▶ [閱讀節選]
這三年來,我不止一次回想起2020年4月30日。那是我在公司的最後一天,也是我在廣告圈21年職場生涯的終點。老路走到了盡頭,前方卻無路可走。

我家附近的黃昏

當晚在回家的渡輪上,我不能不想到自己的人生下半場。在我眼前,是沉沉的夜裏一段佈滿暗礁的航程,而我這艘渡輪漸漸遠離出發的港灣,說不定正在偏離航向,不清楚什麼時候才能靠岸。

「時代的一粒灰」,正以中年危機的形式降臨到了我頭上。

中年危機

對於這樣一個結果,我倒也不是完全沒有心理準備。雖然當時還無從設想疫情的深遠衝擊,但向來對經濟變動最為敏感的廣告業,已經迅速感受到了寒意:只要市場上各品牌的銷售出現下滑,廣告主削減預算,廣告代理公司要想不被波及,幾乎是不可能的。實際上,在2020年1月疫情正式爆發後,我所在的公司已裁過一波,我輪到的是第二波。

人人都有不祥的預感。離別之際,留下來的同事半是寬慰我,半是自嘲地說:「像你這樣『早畢業』的至少還能拿到不錯的賠償方案,輪到我們的時候恐怕更差。」她沒說錯,後來第三波的賠償方案確實差一些。業內之前還有個笑談,說某家代理公司業績不行,之所以沒裁員,只是因為「沒錢裁員」。

留下來確實也不見得是更好的選擇,因為明擺着的現實是:工作將會更卷,多半只能苦熬。

疫情防控放開後,我和老同事今春重逢,談到這一言難盡的三年,不止一個人都苦笑說了同樣的話:「做得太累了,天天盼着被裁,這樣不用自己為難,公司就幫你決定了,還能賠一筆錢。」我開玩笑說:「看來至少不用擔心你們被裁後抑鬱了。」

世博公園雨後黃昏 失業前3天攝

失業後的自我懷疑,是這一危機的第一道關口。

本來,在廣告這樣流動性相當大的行業里,跳槽、失業都是常事,然而真輪到自己頭上,多少還是有些不一樣。雖然明知裁員只是公司基於成本考慮的決策,甚至和你的工作能力未必正相關,但要說沒受一點打擊,那不是真的。

像很多職業經理人一樣,我也有一種很深的錯覺:就算承認自己趕上了時代的紅利,但內心還是更願意相信所有成功都是靠自己的能力和努力掙來的。

然而,一旦你從那個位子上下來,就沒人再認識你了,那你原先的成功,究竟是因為碰巧處在那個位子上,還是自己的能力?究竟什麼才是你真正的能力?你如何在市場上證明這一點?

現實是:即便二十年的職場經驗有點價值,也並非獨特到不可替代,何況相比起這些經驗,用人單位似乎還更在意你能否像20來歲的年輕人一樣精力充沛,承受超負荷運轉。有幾家提出的要求,甚至讓我面臨「到底要錢還是要命」的利弊權衡。

▶ [收集資料]
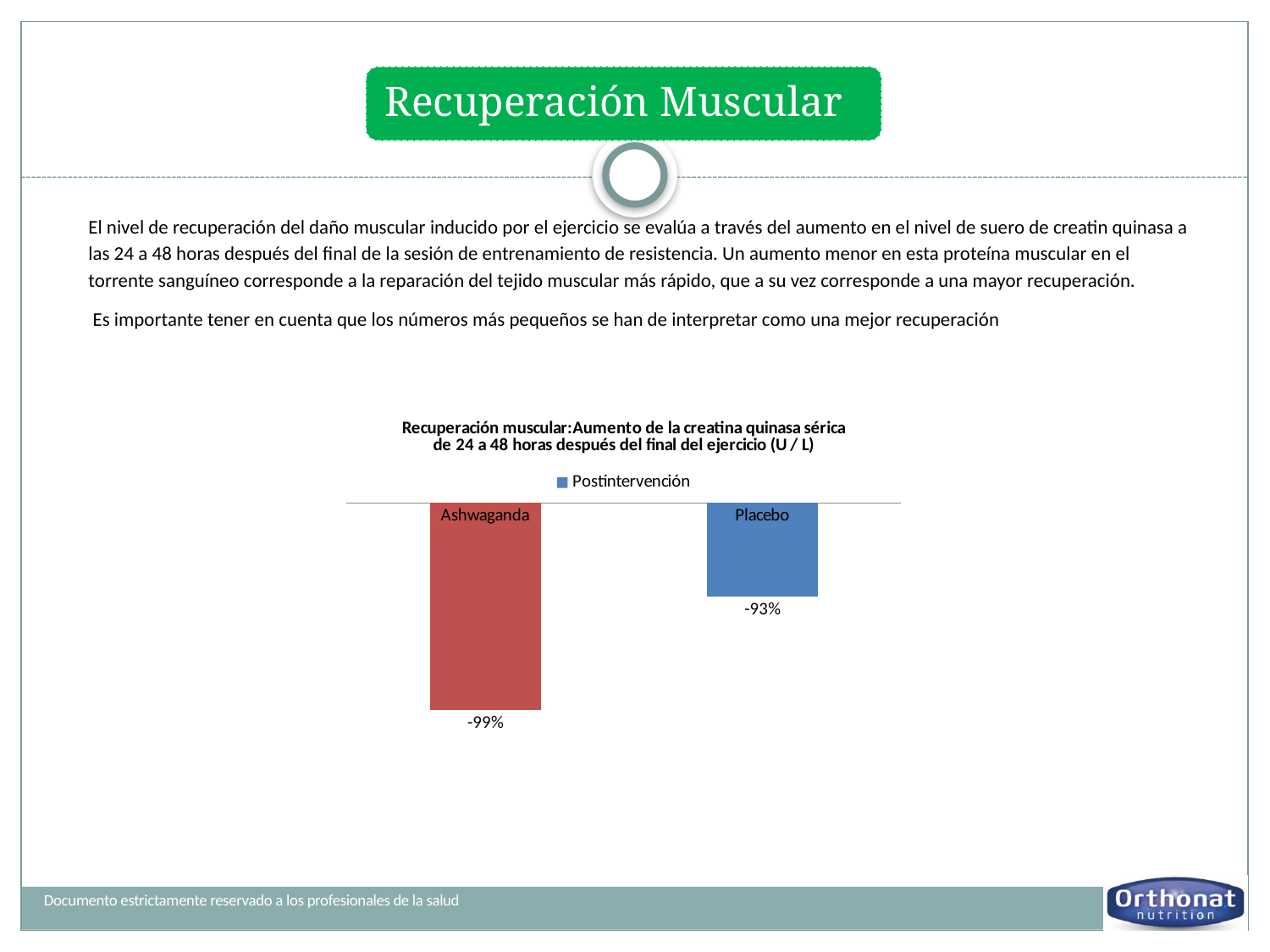
How many series does the legend list? 1 What is the difference between the Placebo value and the Ashwaganda value? 6% What colour is the Ashwaganda bar? Red What kind of chart is shown on the slide? Bar chart Which is larger, the value for Ashwaganda or the value for Placebo? Placebo What is the value for Ashwaganda? -99% Which category has the highest value? Placebo What series name is shown in the chart legend? Postintervención What is the value for Placebo? -93% How many categories are shown in the chart? 2 Which category has the lowest value? Ashwaganda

▶ [練習說明]
(A) 根據這篇講述廣告人失業的文章,作者在公司的最後一天是哪一天?
(B) 請從這篇講述廣告人失業的文章最後一句之後接着寫下去。
這些資料與這篇講述廣告人失業的文章沒有關係。

▶ [答案列表]
(A) 2020年4月30日。

(B)
在面試接連碰壁後,我就不得不面對一個現實:在肉眼可見的不景氣中,像我這樣「高齡」的經理人極有可能再難重返職場,前面是一道漫長的下坡路。

一個同樣中年失業的外企高管曾說,她那會最擔心的還不是再就業,而是怕被兒子看不起,因為「媽媽失敗了」。

這其實是她自己內心恐懼的投射,十多歲的兒子並不在意媽媽的職場沉浮,更不會把這當成衡量她身為母親的成敗標準,也許反倒會慶幸她終於有更多時間陪陪家人了。

那也是我多少年來第一次有這麼長時間每天待在家裏,兩個孩子似乎沒感覺有任何異樣,當然我們也沒隱瞞他們,但兄弟倆一個11歲,一個7歲,可能還理解不了「失業」對我們這個家庭意味着什麼——那或許也是好事。

有一天,老二笑着說了一句:「爸爸最近老是低聲嘆氣,你過的是『低嘆生活』嗎?」我心底里一凜。

過了些天,妻子帶他外出寫生,完事後和朋友一起去附近一家網紅麵包房逛逛,他進去後發現裏面一條麵包賣60多元,驚駭不已:「媽媽快走,這裏不是我們窮人待的地方!」

妻子回家來說起,我們都笑出了眼淚,一時間不知道說什麼好,既好笑,也寬慰,又有幾分心酸。

在前灘

在美國,經歷過大蕭條時期的那一代,都有一種特殊的心態,作家比爾·布萊森曾說起他父母,「只要可能,他們不會扔掉任何東西」,他父親終其一生都缺乏安全感:「任何涉及資金支出的事情,都會讓他露出逃犯剛聽到遠處警犬聲時的焦慮不安。」

我們不想讓孩子們也留下這樣的心理陰影,跟他們說,家裏也沒那麼困難,適當量入為出,但該買的還是買。老二仍不以為然:「可是你都失業了……」

回想起來,我此前所受的教育和職場經歷,都指向如何獲得成功,但如何體面地面對和應對失敗也需要學習,卻從來沒有人教過我。

我曾在書上讀到過,芬蘭人用「sisu」一詞來描述自己的國民性,大意是「絕望中的堅持」,他們深知生活艱辛,卻仍能以極大的謙遜自製和同情心來直面挑戰。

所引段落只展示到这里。